I've been a fan of Rich Burlew's Order of the Stick
for years. Despite being a stick-figure gag strip poking fun at the rules of Dungeons & Dragons
, it's one of the strongest character-driven comedies in the world of webcomics. It's genuinely hilarious, occasionally moving and even downright thrilling in a way that only the best fantasy adventures manage to pull off. So when Burlew announced that he was starting a Kickstarter in order to get one of his out-of-print OOTS
collections back into circulation, I was happy to throw a few bucks his way.
Apparently, I'm very, very far from alone in that. In just over a week, Burlew's Kickstarter has raised over a quarter of a million dollars
, shattering records for comics and allowing him to reprint his entire line of books.
The original goal for Burlew's Kickstarter was $57,750 for a new print run of Volume 3 of the strip, War and XPs
. The fundraiser met that lofty goal in under two days.
In the week since, it's just gotten bigger, and the way that Burlew has kept the momentum is pretty fascinating to see.
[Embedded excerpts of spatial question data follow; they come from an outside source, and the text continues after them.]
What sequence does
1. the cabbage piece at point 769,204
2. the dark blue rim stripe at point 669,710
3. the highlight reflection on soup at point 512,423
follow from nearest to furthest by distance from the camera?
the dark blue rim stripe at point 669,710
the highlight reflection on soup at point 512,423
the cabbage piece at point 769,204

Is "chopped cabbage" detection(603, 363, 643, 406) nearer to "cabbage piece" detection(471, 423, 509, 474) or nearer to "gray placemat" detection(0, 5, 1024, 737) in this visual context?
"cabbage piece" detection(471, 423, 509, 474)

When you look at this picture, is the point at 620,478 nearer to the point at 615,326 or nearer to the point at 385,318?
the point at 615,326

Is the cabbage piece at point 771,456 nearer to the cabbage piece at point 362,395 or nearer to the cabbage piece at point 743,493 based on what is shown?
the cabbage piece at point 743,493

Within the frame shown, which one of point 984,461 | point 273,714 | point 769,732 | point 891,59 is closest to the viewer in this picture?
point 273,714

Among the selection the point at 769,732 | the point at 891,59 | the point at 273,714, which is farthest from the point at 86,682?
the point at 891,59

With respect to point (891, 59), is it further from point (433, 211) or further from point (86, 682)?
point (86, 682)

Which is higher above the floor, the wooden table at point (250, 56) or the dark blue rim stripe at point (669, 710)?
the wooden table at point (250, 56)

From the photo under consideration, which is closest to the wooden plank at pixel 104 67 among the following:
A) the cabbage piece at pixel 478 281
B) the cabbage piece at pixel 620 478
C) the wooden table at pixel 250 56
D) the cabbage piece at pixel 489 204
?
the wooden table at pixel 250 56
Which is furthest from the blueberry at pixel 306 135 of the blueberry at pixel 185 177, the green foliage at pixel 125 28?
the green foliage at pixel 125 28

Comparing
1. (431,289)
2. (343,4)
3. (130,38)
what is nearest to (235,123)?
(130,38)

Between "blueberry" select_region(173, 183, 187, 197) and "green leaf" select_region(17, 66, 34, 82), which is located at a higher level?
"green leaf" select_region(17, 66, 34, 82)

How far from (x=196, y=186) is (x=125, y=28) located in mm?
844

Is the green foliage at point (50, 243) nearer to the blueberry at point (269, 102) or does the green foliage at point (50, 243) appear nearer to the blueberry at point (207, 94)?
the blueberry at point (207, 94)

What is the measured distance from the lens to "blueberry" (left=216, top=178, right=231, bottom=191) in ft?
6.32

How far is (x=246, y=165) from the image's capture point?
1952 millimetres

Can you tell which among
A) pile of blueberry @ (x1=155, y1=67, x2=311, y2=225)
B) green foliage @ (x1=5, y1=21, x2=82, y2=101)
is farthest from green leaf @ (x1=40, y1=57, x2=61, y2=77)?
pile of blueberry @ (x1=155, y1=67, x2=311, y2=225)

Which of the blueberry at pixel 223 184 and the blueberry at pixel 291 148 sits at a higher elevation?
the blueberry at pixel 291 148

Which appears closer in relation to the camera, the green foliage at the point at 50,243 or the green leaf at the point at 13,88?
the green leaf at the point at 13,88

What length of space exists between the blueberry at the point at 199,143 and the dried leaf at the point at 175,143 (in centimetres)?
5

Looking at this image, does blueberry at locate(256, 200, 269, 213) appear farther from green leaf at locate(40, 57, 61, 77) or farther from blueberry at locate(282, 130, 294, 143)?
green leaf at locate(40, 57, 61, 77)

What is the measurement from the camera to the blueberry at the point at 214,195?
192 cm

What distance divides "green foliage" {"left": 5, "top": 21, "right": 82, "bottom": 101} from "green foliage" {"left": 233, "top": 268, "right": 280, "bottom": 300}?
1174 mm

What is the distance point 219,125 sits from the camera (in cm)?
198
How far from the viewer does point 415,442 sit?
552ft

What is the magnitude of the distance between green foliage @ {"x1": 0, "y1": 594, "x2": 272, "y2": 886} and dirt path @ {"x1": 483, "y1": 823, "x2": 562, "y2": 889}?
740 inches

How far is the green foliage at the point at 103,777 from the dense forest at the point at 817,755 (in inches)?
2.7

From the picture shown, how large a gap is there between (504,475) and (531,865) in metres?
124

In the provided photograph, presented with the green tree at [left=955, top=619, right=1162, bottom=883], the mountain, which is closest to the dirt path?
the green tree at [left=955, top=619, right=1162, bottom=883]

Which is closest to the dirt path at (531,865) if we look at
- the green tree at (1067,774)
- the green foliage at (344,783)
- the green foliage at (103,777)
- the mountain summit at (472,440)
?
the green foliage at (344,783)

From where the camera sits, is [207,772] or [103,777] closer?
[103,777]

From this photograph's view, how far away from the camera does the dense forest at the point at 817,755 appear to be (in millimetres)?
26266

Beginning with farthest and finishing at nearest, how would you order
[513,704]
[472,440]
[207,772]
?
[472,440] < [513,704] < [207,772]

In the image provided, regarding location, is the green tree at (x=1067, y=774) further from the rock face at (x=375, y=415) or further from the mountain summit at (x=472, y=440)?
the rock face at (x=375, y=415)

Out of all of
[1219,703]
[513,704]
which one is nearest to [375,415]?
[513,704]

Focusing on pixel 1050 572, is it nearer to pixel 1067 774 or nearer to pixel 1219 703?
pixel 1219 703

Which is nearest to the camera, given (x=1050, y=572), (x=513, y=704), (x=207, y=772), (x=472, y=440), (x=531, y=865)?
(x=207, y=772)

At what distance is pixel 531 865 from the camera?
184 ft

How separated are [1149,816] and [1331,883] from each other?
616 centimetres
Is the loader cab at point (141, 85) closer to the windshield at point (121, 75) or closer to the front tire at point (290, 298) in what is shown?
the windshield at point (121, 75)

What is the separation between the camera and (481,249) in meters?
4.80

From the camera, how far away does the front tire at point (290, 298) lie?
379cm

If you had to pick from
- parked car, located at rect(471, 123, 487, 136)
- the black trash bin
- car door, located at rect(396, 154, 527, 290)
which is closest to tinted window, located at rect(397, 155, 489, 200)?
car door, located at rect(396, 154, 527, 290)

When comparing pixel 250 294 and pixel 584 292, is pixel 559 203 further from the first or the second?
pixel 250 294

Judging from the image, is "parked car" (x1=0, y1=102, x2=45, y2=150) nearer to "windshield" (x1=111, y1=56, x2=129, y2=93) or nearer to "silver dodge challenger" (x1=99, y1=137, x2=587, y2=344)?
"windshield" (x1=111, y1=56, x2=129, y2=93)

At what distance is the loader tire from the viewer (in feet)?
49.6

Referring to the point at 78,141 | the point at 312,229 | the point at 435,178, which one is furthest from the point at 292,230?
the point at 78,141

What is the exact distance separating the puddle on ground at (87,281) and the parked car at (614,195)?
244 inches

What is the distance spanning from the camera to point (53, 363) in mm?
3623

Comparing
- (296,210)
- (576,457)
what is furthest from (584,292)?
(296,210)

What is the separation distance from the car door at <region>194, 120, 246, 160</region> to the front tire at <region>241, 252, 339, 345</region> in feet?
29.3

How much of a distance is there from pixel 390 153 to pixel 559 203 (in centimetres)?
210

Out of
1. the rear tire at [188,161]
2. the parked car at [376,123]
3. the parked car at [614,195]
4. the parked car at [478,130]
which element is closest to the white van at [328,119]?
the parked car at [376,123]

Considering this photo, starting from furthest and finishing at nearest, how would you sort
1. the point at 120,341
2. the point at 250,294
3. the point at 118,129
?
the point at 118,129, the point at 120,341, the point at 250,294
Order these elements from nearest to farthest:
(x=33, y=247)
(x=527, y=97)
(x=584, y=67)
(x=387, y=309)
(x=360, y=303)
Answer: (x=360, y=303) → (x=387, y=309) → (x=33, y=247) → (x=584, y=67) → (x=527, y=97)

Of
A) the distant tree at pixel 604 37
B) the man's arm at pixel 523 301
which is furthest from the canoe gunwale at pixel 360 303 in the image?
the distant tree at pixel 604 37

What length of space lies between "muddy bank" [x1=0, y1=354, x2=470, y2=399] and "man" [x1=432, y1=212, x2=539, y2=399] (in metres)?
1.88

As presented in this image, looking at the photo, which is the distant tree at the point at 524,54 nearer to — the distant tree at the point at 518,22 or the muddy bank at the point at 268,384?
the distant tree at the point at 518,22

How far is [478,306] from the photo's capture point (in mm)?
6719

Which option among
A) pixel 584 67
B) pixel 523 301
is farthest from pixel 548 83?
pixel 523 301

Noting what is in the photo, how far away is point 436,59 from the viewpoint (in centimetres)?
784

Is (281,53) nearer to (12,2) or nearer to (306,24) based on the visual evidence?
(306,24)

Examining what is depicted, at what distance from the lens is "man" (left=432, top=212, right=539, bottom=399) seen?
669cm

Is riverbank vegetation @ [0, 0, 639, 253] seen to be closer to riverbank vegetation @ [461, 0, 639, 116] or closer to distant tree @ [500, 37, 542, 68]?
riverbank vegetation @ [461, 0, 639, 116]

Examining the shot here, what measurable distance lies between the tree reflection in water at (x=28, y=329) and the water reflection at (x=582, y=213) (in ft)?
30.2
For one thing, he's been very clear about where the money's going
, something that's very important for Kickstarter campaigns (particularly ones that involve huge amounts of cash). For every goal that he's met, Burlew has been quick to set the next one. When he's raised enough money for a full reprint on one book, the donations start going to a reprint of the next, working towards an ultimate goal of getting his whole library back into print, with all the details clearly established for the donors. There's no vagueness or mystery about what he's doing with the money.
All of that information has been conveyed to the people who donated through a series of emails with handy graphs that are both updates and
bonus comics for donators with a storyline about the Order raising money by letting people kick the psychopathic halfling Belkar:
Because it's a Kickstarter
The other thing Burlew's done is that he's continually added to the rewards
with every milestone that he reaches. Even at the minimum level of $10 -- not a bad price for the 832 strips you can read at his website for free -- the original offer of an exclusive bonus story has now been expanded to two more original short stories created just for the pledge drive. At the higher levels, he's offering all that, plus autographed books and original art.
And the thing is, those new rewards, like the bonus stories, are being added to the existing pledges. So the more people donate, or the more they come back and increase their donation, the more everyone
benefits for being a part of it.
But what makes it really fascinating is that it's the democracy of the Internet in action. In an industry like comics, where the mainstream print publishers are losing readers, here's a webcomic that's directed at about as much of a niche audience as humanly possible -- a parody of D&D done with stick figures
-- that's not only found an audience, but has mobilized them into a fundraising effort that's raised $264,000 in eight days, just to get collections of it back in print. And if those readers are big enough fans that they're willing to do that much
for the strip, odds are pretty good that they've
got the books already, and are doing it so that the strip will be there for newer fans to enjoy.
No matter how much of an isolated example it may be, it's an incredible testament to the power of what you can do by creating a truly great comic and offering it up directly to the readers who want it. It may have taken nine years of Burlew creating his strip, during which he's only gotten better as a storyteller, but the end result is that he's built an audience that's visibly, tangibly dedicated and willing to support the story they love, surpassing every expectation.